What you are asked to do:
Reproduce word for word the stretch of the Take Out the Trash article below from "Studio album by" through "Triple X Records.".

Supplied text:
────────────────────────────────────────
Studio album by Legal Weapon
- Released: 1991
- Genre: Punk rock
- Length: 43:27
- Label: Triple X
- Producers: Ron Champagne, Legal Weapon

Legal Weapon chronology
| Life Sentence to Love (1988) | Take Out the Trash (1991) | Squeeze Me Like an Anaconda (1994) |

= Take Out the Trash =

Take Out the Trash is an album by the American punk rock band Legal Weapon. It was released in 1991 on Triple X Records.

The photography for the album was by Edward Colver.

==Critical reception==

AllMusic called it a "generally decent, if less than exceptional, slice of hard rock/arena rock."
────────────────────────────────────────
Available data:
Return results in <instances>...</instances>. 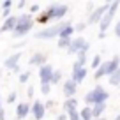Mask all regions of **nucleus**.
────────────────────────────────────────
Finished task:
Studio album by Legal Weapon
- Released: 1991
- Genre: Punk rock
- Length: 43:27
- Label: Triple X
- Producers: Ron Champagne, Legal Weapon

Legal Weapon chronology
| Life Sentence to Love (1988) | Take Out the Trash (1991) | Squeeze Me Like an Anaconda (1994) |

= Take Out the Trash =

Take Out the Trash is an album by the American punk rock band Legal Weapon. It was released in 1991 on Triple X Records.